At issue is whether a lower court erred by not allowing attorneys for the Family Foundation of Kentucky to conduct pre-trial discovery as part of that organization's challenge to the Kentucky Horse Racing Commission's approval of historical race wagering at the state's tracks.

The Aug. 21 hearing resulted from a June 2012 Court of Appeals ruling in favor of the Family Foundation's appeal of a previous ruling by Franklin Circuit Court Judge Thomas Wingate upholding the legality of historical race wagering.
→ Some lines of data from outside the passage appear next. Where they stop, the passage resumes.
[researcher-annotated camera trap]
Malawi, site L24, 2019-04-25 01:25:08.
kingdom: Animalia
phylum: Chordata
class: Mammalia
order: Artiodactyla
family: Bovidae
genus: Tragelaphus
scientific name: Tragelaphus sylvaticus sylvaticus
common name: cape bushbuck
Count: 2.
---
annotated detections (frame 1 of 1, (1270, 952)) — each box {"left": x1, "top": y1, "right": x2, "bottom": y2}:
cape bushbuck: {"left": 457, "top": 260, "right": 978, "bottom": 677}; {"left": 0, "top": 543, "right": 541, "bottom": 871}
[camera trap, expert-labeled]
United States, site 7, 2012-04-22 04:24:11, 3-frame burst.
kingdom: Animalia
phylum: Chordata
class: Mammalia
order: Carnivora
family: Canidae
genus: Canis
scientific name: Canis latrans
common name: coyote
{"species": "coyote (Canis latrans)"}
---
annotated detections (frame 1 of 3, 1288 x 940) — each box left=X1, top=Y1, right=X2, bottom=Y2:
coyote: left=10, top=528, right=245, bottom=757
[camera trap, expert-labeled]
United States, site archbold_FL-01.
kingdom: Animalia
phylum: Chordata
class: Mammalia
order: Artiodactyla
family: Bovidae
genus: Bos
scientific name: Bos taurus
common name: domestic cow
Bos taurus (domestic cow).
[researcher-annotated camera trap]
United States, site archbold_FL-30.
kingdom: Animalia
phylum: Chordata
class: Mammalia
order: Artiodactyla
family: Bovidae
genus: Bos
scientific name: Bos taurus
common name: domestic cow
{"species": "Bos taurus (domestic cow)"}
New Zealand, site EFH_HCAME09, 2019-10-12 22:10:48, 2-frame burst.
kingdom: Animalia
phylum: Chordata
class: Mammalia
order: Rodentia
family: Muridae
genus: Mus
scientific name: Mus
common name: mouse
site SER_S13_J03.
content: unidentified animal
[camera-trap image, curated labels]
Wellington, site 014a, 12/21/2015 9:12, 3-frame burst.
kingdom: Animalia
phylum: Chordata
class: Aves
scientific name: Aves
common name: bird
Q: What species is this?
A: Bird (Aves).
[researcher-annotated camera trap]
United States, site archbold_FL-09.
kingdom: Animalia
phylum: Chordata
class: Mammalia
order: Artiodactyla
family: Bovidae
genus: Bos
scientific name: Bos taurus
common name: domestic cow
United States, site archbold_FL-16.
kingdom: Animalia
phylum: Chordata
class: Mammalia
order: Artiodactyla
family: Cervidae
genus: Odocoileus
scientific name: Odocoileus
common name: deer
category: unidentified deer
The appeals court agreed that Wingate's court abused its discretion by not allowing discovery by Family Foundation attorneys in the case.

A form of electronic gaming conceived by Oaklawn Park in Arkansas, Instant Racing is now being conducted at Kentucky Downs and Ellis Park. The machines resemble traditional video lottery terminals, with the outcome of each spin determined by the results of previously run horse races.

About three to four seconds of the race is shown on a small screen on the front of the machine before each spin ends. The Family Foundation contends the machines are illegal because electronic forms of gaming are precluded in Kentucky under state statute.

Draft regulations governing Instant Racing were approved by the KHRC based on a determination by the state Attorney General's office that it constituted "pari-mutuel" wagering as defined within laws regulating betting on horse racing in the state.

Attorneys for the state's racetracks, the KHRC, and the state Revenue Department, among others, then filed suit seeking a declaratory judgment affirming the legality of Instant Racing. The Family Foundation was later permitted to intervene in that suit.

While the pre-trial discovery ruling was the reason for the arguments before the state's highest court, it was obvious that the overall merits of historical race wagering were also on trial. Included among the areas of query were whether the KHRC had the right to promulgate the regulations, how the tracks can be licensed to operate the machines, and the taxation issues.

Attorneys Bill Lear and Bill Hoskins, together representing seven of the eight tracks involved in the suit, contended that the issue before the court is whether the KHRC had the authority to draft regulations pertaining to historical race wagering and not the legality of the games the themselves.

Lear, a Keeneland trustee, said today's pari-mutuel landscape is not the same as it was when state statutes were drafted regulating wagering on horse racing, but that overall wagering formats, including exotic wagers, still fall under the definition.

"That's what is known as pari-mutuel wagering today," Lear said. "This is not your grandfather's racing, but this is legitimate."

Stan Cave, representing the Family Foundation, challenged the assertion that Instant Racing is a pari-mutuel wagering endeavor.

"We all know this is a slot machine. They're betting no one is willing to say so," Cave said.

Cave also contended that his client was denied discovery in the litigation because "the political party not in favor was denied" a chance to ask questions.

"All they wanted from this charade was the ability to wave a court order," Cave said, referring to the notion that with a favorable court ruling racetracks could defend themselves from criminal prosecution.

That position drew a sharp rebuke from Supreme Court Justice Lisabeth Hughes Abramson, who said: "When we decide this case, it has nothing to do with anything other than legal issues."

At least one justice questioned why the Family Foundation had intervened in the declaratory judgment filed by the KHRC and racetracks and had not filed a challenge on its own.

Cave said there was a question of whether a court would accept the Family Foundation had sufficient "standing" to bring its own case. Later, he said, based on his experience judges like to have similar suits all brought together under one umbrella case.

Both parties said they were satisfied with their day in court before the state's top justices.

"They were very engaged judges and a case that was thoroughly briefed by all," said Hoskins. "I think the depth of the inquiry was remarkable. I truly believe that the question of the regulation is relatively answered by past precedent. It is a question of the regulation and looking at the statute."

"Honestly, I think we have a good chance of winning here today," Cave said. "I feel very good about the way the arguments went today and I think the court understood the issues. I would anticipate a favorable ruling. It was an easy question (for the Court of Appeals favorable ruling), and I have every reason to believe they will see it our way."

Neither party was willing to anticipate future action, depending upon the Supreme Court decision.

Cave said he did not know if the Family Foundation would consider filing a new suit challenging the actual games themselves since they were not operational when the existing litigation was filed.

Neither Hoskins nor Cave said they knew whether there would be any statute of limitations that would preclude a lawsuit challenging the legality of the historical race wagering machines.